Reyes Bev Group is testing a new distrib unit called Unique Craft Solutions that services parts of SoCal where it doesn’t have full-service distribs and enables it to provide suppliers with a one-stop solution for all of SoCal.  “We plan on a portfolio of local and regional craft brands, along with complimentary specialty imports,” said Harbor’s Ned Hall.  RBG “developed the idea to compete with other Southern California distribution solutions.”  Those include Wine Warehouse, Craft Guild of Calif (L. Knife), Stone.  So Unique Craft Solutions only sells in territories where RBG doesn’t have full-service distribution, principally LA area. Local MC distribs Classic and Beauchamp likely view this warily.  But Unique Craft very small volume so far and really just starting out.  Principally, it enables RBG to sell some brands now thruout SoCal.  Brands included so far are Paulaner, Belching Beaver (a North County San Diego craft), San Tan (Ariz) and starting later this mo, the Hess brands, another rising SoCal craft.  Unique Craft Solutions will also sell craft spirits.  Very interesting development.   
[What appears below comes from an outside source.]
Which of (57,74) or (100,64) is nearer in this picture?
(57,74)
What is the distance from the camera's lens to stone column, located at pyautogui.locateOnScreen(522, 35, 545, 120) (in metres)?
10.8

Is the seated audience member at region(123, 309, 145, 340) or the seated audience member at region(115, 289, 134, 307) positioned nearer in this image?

Yuengling went with MC distrib C&C (Mancini family) in Rhode Island and will enter state in Jun.  After going with all AB distribs in several states, that’s at least 3d departure by Yuengling in last 2 mkts.  Recall, Yuengling went with MC distrib Atlas and L Knife’s Craft Guild of Boston operation in Mass.  How’s Mass going so far?  Pretty great, according to state shipment stats.  Yuengling shipped over 30,000 bbls in Mar, for about a 10 share of shipments in its intro mo. That’s strong, tho sales-to-retailers reportedly not quite half of that.  Meanwhile, Yuengling put Connecticut on hold because “we’re not ready to make final decisions,” said Yuengling coo Dave Casinelli.  Yuengling is going to “reevaluate” and “spend more time” before entering CT.   

Stay on top of beer’s rapidly growing high end trends.  Join us at the 2014 Beer INSIGHTS Spring Conference at the Ritz Carlton in Chicago, June 9-10.  Space is limited.  For more info, click here. To register, click here.   

David Steinman, our newest employee, has filed another blog post about his early experience in the beer biz and here at BMI.     

MolsonCoors jumped 4% to very near a 52 week high this morn, and still up 3% at presstime.  TAP had “big beat” of analyst estimates with “better expense control” and “lower taxes,” wrote Judy Hong of Goldman Sachs. Underlying EBITDA jumped 20% to $251 mil.  Yet MillerCoors’ STRs down 3.4%, MolsonCoors also down 5.7% in Canada (compared to 4% drop for ABI).  At least European volume up 5.6%. TAP’s intl biz unit lost $3 mil pretax for the qtr, better than the $5 mil it lost last yr. Stifel’s Marc Swartzberg “encouraged by” 1st qtr EBITDA increase “and management’s emerging capital discipline,” and also continues to “see upside from improving capital allocation plus unreflected upside if ABI buys SABMiller.”